• **THE PROBLEM**
Among the entries below, find how many lines carry the word "blood" and state only that figure.

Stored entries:
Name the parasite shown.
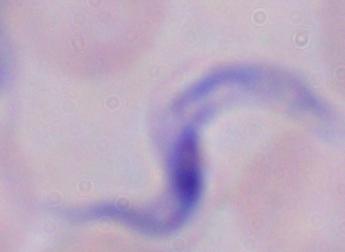
A trypanosome.

magnification = 1000x
modality = photomicrograph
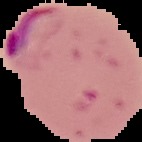
Summary:
  - Preparation: thin blood smear
  - Malaria status: parasitized
  - Image size: 142×142 pixels
  - Image type: segmented cell region on a black background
Identify the cell.
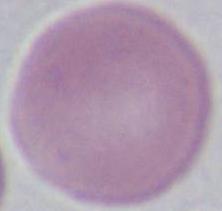

An erythrocyte.

Summary:
  - Modality: micrograph
  - Magnification: 1000x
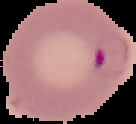

From a thin blood film. Malaria status: parasitized. Image is 136×124 pixels. Segmented cell region on a black background.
State the preparation type.
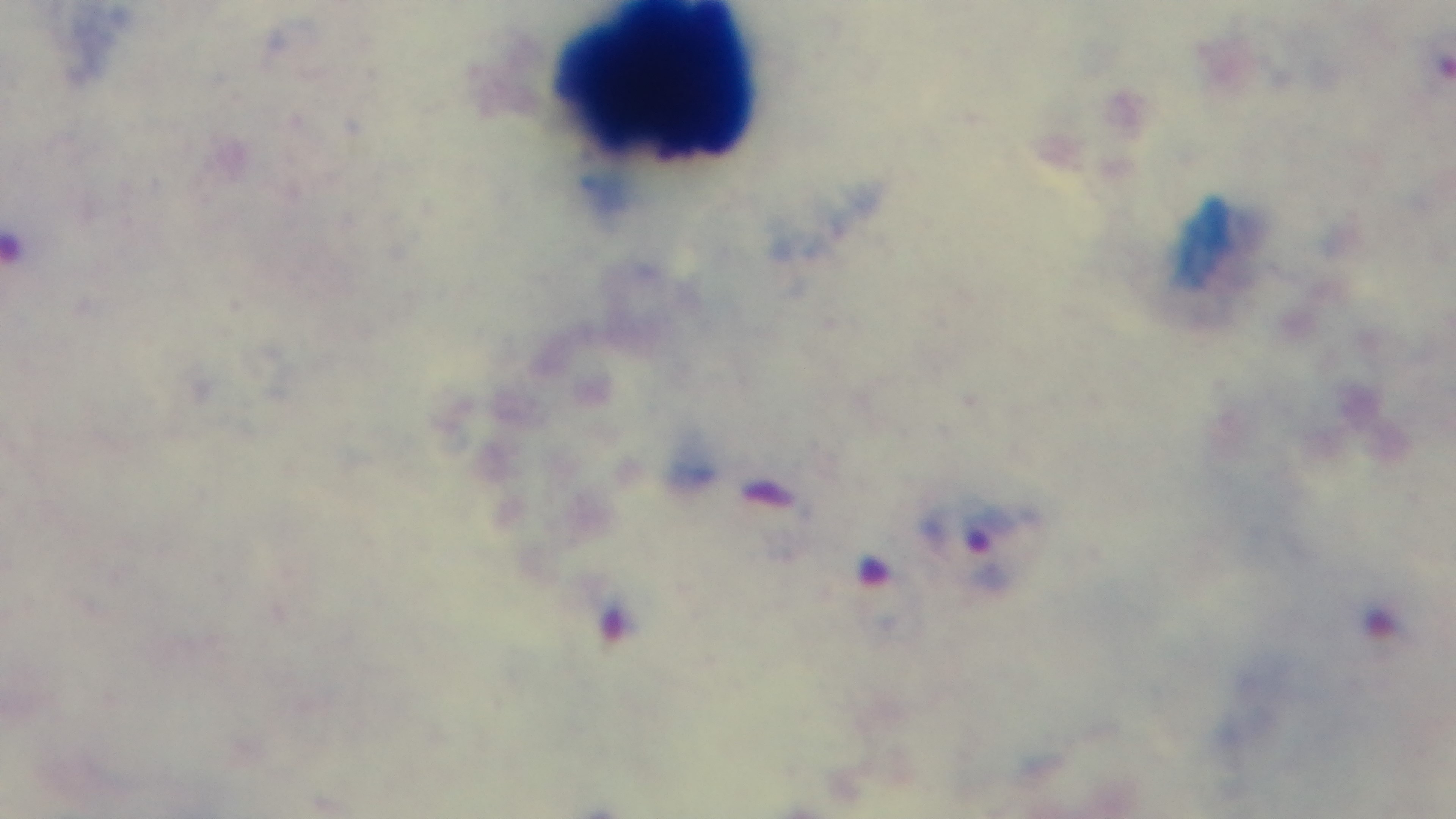

A thick smear.

Malaria status: infected. Single field of view. Giemsa stain. Captured with a mounted 4K digital camera. Oil-immersion objective, 100x. Light microscopy.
Assess this cell for malaria.
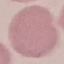
Uninfected.

Giemsa-stained preparation. Cell patch, automatically extracted from a larger field of view and resized to 64 × 64 pixels. Thin blood smear. Photographed with a smartphone camera at the microscope eyepiece.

• **SOLUTION TO THE EXERCISE**
3